Consorzio

Il Consorzio è nato per tutelare e valorizzare l’olio extravergine d’oliva prodotto in Piemonte. Caratteristica comune di tutti i Consorziati è una vera passione per l’olio extravergine e per il loro territorio. Il Consorzio raggruppa gli imprenditori agricoli che hanno scelto di intraprendere professionalmente l’olivicoltura nel nostro territorio.

Breve Storia Olivicoltura Piemonte e Valle D’Aosta

Nell'alto medioevo l'olivo era relativamente diffuso al nord, nei secoli XII e XIII si hanno numerose segnalazioni di uliveti nel canavese e nel biellese, passando dal torinese fino alle Langhe al Monferrato ed al Roero, raggiungendo, più a nord, zone con microclimi maggiori compatibili con l'olivicoltura, come la val di Susa e, in alcuni periodi, il novarese. Verres, Pont St. Martin.

Nel canavese e nel biellese numerosi documenti dimostrano come fossero previsti premi per chi portava le piante di ulivo a fruttificazione (1340) o semplicemente a chi le possedeva (1449), obblighi di messa a dimora di olivi per ogni ettaro posseduto (1341), divieti di pascolo negli oliveti e, ancor più interessante, era vietata la vendita di piante di olivo agli stranieri (1329). Nel torinese, intorno al XV secolo, al catasto di Chivasso si trovano indicazioni circa la distanza da mantenere tra le proprietà private e pubbliche, citando l'olivo come una delle specie coltivate in tali suoli. Sempre a Torino (1369) viene emanato uno statuto che richiede che ulivi e mandorli vengano piantati da chi possiede vigneti, inoltre vengono previste pene severe per chi danneggia o ruba le piante di ulivo.

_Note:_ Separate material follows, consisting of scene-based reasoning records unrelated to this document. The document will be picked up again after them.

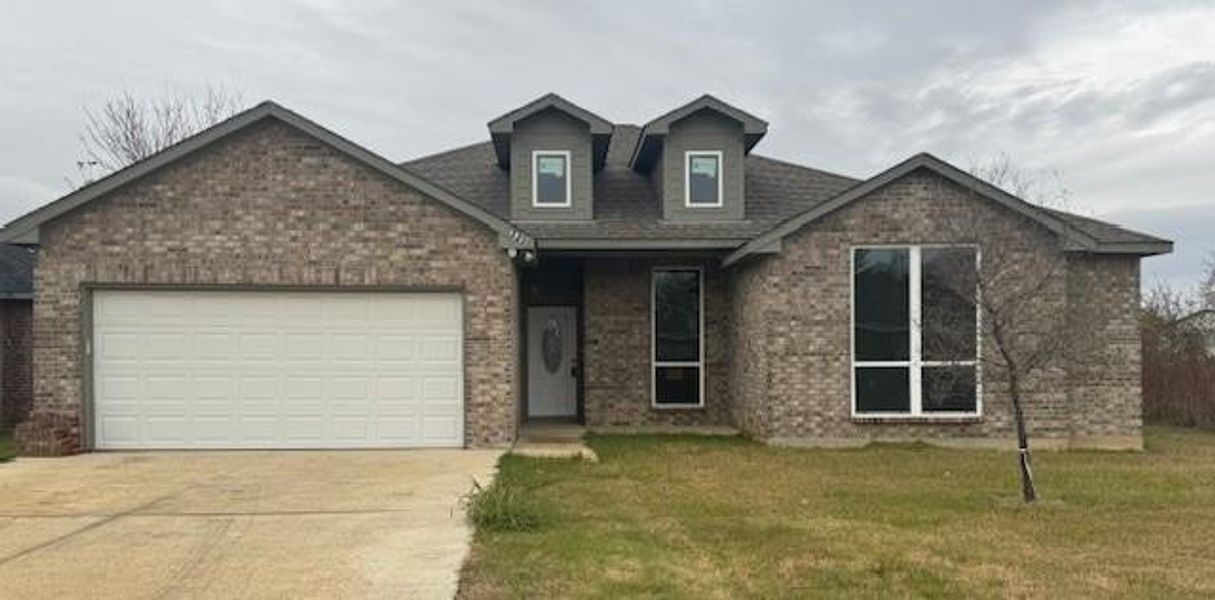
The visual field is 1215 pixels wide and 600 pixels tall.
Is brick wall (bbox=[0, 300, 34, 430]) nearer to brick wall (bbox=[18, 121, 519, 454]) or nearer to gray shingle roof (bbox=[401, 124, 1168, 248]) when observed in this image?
brick wall (bbox=[18, 121, 519, 454])

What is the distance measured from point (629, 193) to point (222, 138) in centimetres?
762

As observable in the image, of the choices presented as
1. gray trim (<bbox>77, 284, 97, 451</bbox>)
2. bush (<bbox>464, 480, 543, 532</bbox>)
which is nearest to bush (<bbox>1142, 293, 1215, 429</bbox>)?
bush (<bbox>464, 480, 543, 532</bbox>)

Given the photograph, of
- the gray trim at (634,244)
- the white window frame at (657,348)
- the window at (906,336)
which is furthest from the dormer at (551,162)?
the window at (906,336)

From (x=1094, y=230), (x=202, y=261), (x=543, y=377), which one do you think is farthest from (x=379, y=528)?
(x=1094, y=230)

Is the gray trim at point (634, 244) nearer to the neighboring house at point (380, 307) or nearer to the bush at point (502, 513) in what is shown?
the neighboring house at point (380, 307)

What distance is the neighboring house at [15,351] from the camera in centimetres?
1883

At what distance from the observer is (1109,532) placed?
28.8 ft

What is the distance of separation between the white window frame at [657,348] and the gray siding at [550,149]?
5.79 feet

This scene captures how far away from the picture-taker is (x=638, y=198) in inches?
754

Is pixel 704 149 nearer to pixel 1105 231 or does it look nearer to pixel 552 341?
pixel 552 341

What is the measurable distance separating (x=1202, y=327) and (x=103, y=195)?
68.4 ft

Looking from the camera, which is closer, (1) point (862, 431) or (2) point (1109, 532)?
(2) point (1109, 532)

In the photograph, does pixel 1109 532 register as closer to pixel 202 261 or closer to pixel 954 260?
pixel 954 260

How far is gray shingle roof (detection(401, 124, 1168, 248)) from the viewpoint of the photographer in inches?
666
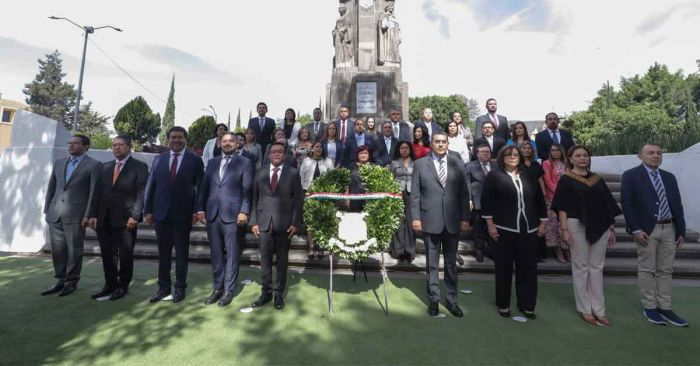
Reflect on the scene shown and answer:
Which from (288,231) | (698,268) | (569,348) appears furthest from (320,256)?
(698,268)

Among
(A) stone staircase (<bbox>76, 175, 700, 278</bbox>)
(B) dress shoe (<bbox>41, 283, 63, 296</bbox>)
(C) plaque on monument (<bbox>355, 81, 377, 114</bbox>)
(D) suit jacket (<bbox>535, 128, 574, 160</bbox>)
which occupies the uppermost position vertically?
(C) plaque on monument (<bbox>355, 81, 377, 114</bbox>)

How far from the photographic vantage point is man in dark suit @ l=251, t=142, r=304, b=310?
13.5 ft

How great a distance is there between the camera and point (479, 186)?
5512mm

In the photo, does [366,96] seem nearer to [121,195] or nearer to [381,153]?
[381,153]

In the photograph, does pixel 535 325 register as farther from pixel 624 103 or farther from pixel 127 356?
pixel 624 103

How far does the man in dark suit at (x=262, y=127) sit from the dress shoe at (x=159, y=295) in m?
5.00

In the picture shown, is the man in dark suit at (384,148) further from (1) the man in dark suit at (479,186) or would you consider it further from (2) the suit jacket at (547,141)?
(2) the suit jacket at (547,141)

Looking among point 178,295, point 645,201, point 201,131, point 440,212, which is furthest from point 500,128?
point 201,131

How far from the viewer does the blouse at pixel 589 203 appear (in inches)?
145

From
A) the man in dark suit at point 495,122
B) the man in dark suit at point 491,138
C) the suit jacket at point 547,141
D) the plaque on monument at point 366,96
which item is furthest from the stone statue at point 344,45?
the suit jacket at point 547,141

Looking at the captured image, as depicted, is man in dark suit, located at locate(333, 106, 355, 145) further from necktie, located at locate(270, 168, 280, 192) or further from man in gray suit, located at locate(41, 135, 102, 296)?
man in gray suit, located at locate(41, 135, 102, 296)

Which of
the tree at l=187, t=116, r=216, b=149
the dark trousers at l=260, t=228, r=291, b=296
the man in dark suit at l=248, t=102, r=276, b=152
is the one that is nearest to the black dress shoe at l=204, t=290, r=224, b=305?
the dark trousers at l=260, t=228, r=291, b=296

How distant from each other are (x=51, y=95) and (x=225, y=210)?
8414 centimetres

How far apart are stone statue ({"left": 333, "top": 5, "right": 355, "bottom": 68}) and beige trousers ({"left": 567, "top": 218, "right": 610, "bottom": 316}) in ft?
37.5
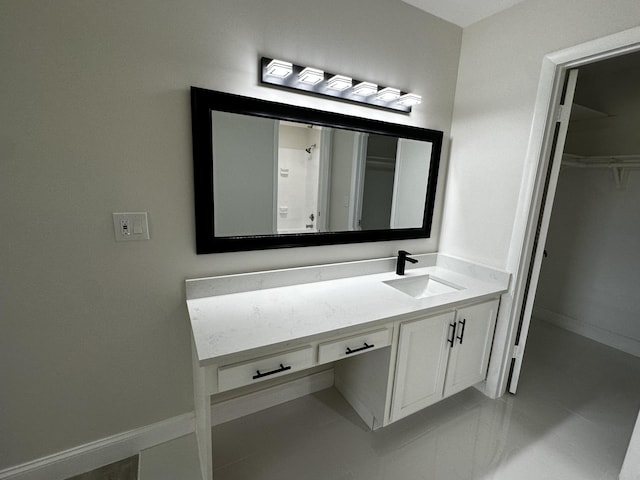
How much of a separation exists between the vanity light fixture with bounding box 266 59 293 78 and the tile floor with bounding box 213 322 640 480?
6.37 ft

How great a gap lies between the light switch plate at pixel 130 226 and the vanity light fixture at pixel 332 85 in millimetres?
879

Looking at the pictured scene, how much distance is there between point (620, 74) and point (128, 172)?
3.81m

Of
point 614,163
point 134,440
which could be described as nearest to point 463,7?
point 614,163

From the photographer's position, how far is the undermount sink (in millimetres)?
1954

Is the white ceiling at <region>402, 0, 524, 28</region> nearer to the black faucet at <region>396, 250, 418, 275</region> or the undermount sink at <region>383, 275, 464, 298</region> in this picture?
the black faucet at <region>396, 250, 418, 275</region>

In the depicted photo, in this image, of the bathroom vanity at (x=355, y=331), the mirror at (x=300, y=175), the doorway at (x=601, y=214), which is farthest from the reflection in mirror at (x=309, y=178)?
the doorway at (x=601, y=214)

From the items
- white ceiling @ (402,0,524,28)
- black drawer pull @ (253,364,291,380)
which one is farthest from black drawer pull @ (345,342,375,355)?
white ceiling @ (402,0,524,28)

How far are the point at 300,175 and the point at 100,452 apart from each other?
172 cm

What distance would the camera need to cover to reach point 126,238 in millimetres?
1314

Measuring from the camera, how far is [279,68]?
138 cm

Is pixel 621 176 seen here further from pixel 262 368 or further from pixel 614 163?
pixel 262 368

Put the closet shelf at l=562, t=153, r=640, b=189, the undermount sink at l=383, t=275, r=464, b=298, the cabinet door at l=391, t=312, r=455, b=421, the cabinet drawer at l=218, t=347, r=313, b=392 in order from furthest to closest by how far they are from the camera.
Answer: the closet shelf at l=562, t=153, r=640, b=189 → the undermount sink at l=383, t=275, r=464, b=298 → the cabinet door at l=391, t=312, r=455, b=421 → the cabinet drawer at l=218, t=347, r=313, b=392

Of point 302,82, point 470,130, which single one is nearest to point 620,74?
point 470,130

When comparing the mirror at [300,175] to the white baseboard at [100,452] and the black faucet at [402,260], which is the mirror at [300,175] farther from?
the white baseboard at [100,452]
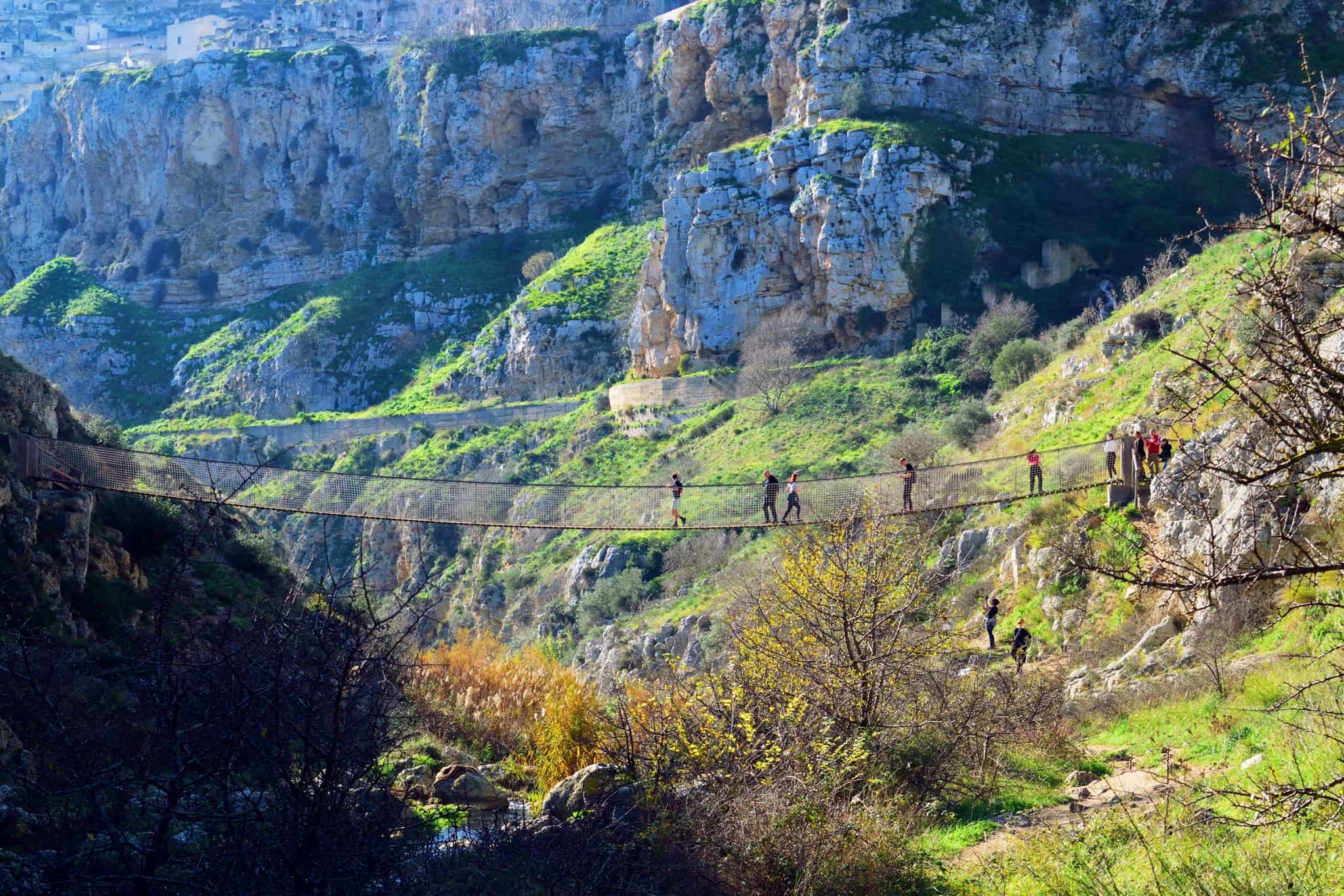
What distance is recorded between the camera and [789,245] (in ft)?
126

A metà del XVI secolo è documentata la presenza dell’olivo a Torino, Chieri, Moncalieri, Rivoli, Val di Susa, Pinerolo e Val Pellice. Troviamo tracce documentali delle coltivazioni anche in provincia di Cuneo, nel saluzzese e albese, a S. Stefano Belbo, nel Monferrato, e in provincia di Alessandria. Per quanto riguarda il distretto dei laghi le prime notizie certe risalgono al 885. Gli ulivi erano presenti presso il lago di Mergozzo, quello di Viverone, il lago d’Orta, lago Maggiore e le sue isole. In questa finestra temporale, in Piemonte, l'olivicoltura era più importante della viticoltura, l'olio d'oliva era sicuramente prodotto in quantità considerevoli, sia per uso alimentare ma anche come olio per lampade da illuminazione.

Le intense ondate di freddo dei primi anni del 1700 e le poderose gelate invernali tra la fine del secolo e il 1812 hanno determinato l’abbandono dell’ulivo come coltura commercialmente sfruttabile a beneficio della vite e del vino già presente ma meno diffuso. Inoltre, i più agevoli scambi commerciali con le regioni del centro sud, resero ancor più conveniente questa virata colturale durata fino alla fine del 1900. Dagli anni 90 si è assistito ad una lenta ma costante ripresa nella reintroduzione degli olivi sulle nostre colline.

Nel 2020 si stimavano in Piemonte circa 350 ettari coltivati a olivo. Di questi è ragionevole pensare che un terzo siano intesi a sviluppo commerciale e la restante parte è composta da hobbisti. Si stimano circa 200.000 / 250.000 piante con una distribuzione disomogenea dovuta alle particolari richieste ambientali della pianta. Sono circa 900 gli olivicoltori, hobbisti ed imprenditori, in Piemonte e VDA. I dati condivisi con la Camera di Commercio riportano 255 aziende con il codice ATECO di interesse. Analizzando i dati in profondità, però, i ns stakeholders risultano essere solo qualche decina. L’olivicoltura in Piemonte non più una coltura di super-nicchia ma lo è ancora la produzione di olio EVO di qualità.